# EMT in Alberta looking for resume help



## andyrad (Oct 9, 2011)

I have applied on almost every job that AHS has listed in the past year and a half in the Calgary area. I've had one call back and haven't heard anything from the interview. Does anyone have any suggestions on getting on with Alberta Health Services? Anyone have a resume they got a job with they'd like to share with me for a few ideas? I'd really appreciate it.


----------



## ArcticKat (Oct 9, 2011)

You could move to Sask, but then you'd have to become a Riders fan.


----------



## ABEMS (Oct 15, 2011)

My suggestion is to gain some experience with an other agency before you try applying to AHS. I would suggest you apply with companies who work under contact for Alberta health services, IE. Prairie EMS, Associated ambulance, cold lake ambulance.... always check the Alberta college of Paramedics website for job postings. Best of luck to you.


----------



## InsidiousStealth (Oct 17, 2011)

Are you an EMT or an EMT student?


----------



## ABEMS (Oct 19, 2011)

##############################

Goals.
- a) Repeat the passage of the Alberta EMT forum thread from "My suggestion is" to "an EMT student?".
- b) Write the next part of the Alberta EMT forum thread, picking up after its final line.

Stored records

##############################

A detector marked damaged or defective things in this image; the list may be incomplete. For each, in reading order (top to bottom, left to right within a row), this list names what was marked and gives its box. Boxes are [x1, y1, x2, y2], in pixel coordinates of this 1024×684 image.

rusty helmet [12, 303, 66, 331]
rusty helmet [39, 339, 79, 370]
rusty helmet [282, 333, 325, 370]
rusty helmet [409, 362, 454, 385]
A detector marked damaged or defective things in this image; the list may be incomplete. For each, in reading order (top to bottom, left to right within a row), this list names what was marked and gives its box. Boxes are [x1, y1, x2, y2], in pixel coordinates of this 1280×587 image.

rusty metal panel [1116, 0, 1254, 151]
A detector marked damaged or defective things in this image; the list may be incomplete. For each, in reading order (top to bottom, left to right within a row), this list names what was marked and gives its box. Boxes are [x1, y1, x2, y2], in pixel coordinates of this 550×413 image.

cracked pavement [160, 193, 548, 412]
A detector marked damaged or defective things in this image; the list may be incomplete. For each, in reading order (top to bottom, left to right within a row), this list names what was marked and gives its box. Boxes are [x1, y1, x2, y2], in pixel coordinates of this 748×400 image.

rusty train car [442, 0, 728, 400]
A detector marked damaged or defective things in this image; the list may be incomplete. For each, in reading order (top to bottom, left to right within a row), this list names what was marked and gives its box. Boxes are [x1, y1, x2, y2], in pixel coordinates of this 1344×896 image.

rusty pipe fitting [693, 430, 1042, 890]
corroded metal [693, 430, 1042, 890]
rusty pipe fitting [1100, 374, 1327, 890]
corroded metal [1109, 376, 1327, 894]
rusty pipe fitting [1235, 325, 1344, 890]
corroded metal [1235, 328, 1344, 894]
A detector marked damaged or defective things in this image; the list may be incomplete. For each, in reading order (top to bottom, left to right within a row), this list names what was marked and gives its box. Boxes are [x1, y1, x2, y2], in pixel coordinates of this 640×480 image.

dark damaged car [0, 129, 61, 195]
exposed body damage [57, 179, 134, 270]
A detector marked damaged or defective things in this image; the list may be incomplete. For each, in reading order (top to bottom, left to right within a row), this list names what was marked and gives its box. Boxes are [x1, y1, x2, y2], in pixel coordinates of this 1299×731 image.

##############################

Exercise responses.
- a)
My suggestion is to gain some experience with an other agency before you try applying to AHS. I would suggest you apply with companies who work under contact for Alberta health services, IE. Prairie EMS, Associated ambulance, cold lake ambulance.... always check the Alberta college of Paramedics website for job postings. Best of luck to you.


----------



## InsidiousStealth (Oct 17, 2011)

Are you an EMT or an EMT student?

- b)
I'm an EMT


----------



## ArcticKat (Oct 19, 2011)

To Andy:

You didn't put on your resume that your school was Flatline Response, did you?  That would disqualify you from most reputable places.


----------



## InsidiousStealth (Oct 19, 2011)

I know this may come off kind of harsh but if you're only applying for Calgary and have no experience [i'm assuming anyways since you are only telling about how you apply there] Why should they hire you when they have so many applicants who work rural, volunteer, and do other stuff. If you do those things then show them and prove to them that you do. 95% of ppl that applied and got on calgary that i've talked to on my practicums have ALL worked rural first

Again I apologize if you do do those things.

if not you need to expand your horizons and get some experience and then apply because if your resume just looks the same all the time they're not gonna be keen on it...

I hope that helps


----------



## holeshot (Oct 21, 2011)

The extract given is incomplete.